04/30/2026
Oy we’re gonna miss this place.
We’ve been using the bread since James Caputo reached out 14 years ago, just after hurricane Sandy, when all of our other bread bakeries were unable to make deliveries. He got us bread immediately and was just about the sole reason we were able to reopen. We were long time retail customers, and we loved the bread. When he asked why we didn’t use any of it, we told him that we hadn’t put any heroes on our menu because we hadn’t found the particular bread that we’d imagined them being on. “Well, what does that bread look like?” he asked. We told him, and a couple days later he came back with a 1/4 barrel kraft paper bag filled with exactly the thing: sesame seeded, cottony crumbed, club ended, thin/crackly crusted sandwich rolls. In the ensuing 14 years, they’ve made us literal millions of these rolls, regularly checking in to make sure they came in ok, making tweaks as our tastes changed. James has always been eager to help us work through a challenge or to bail us out of an ordering mistake even though we’ve been inimitably awful at paying our invoices on time. It’s no coincidence that all these years later, our most popular sandwiches are built on this bread.
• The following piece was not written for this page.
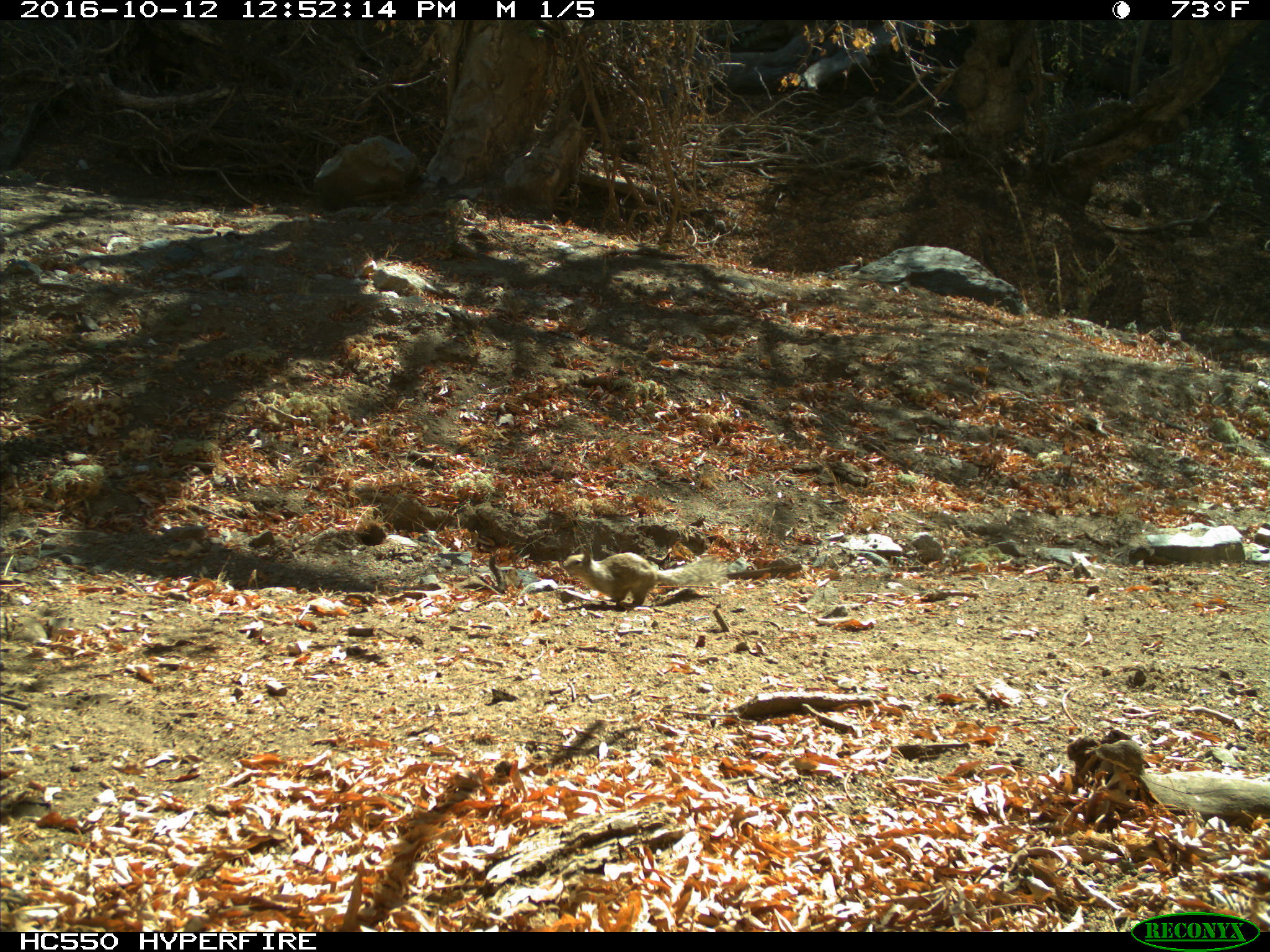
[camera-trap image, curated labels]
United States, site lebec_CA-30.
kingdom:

We’re certain we’ll figure out how to get bread we love for our sandwiches, albeit maybe not as much. The sad truth though is that our neighborhood will never be the same without Caputos in it. We’re just hoping that somehow this groundswell of love for the place and its people will result in their somehow reopening. Despite what some people are saying on these social media whatnots, we don’t feel slighted or injured by this loss. It’s not hyperbole when we say we just feel fortunate to have had this real, human, neighborly relationship for all of these years. And of course, we feel lucky we got to use that bread, from those ovens, made by those people. Any success we’ve had has been intertwined with theirs.
We very much wish this wasn’t the circumstance, but man do they deserve a break. Ok, Sorry for rambling.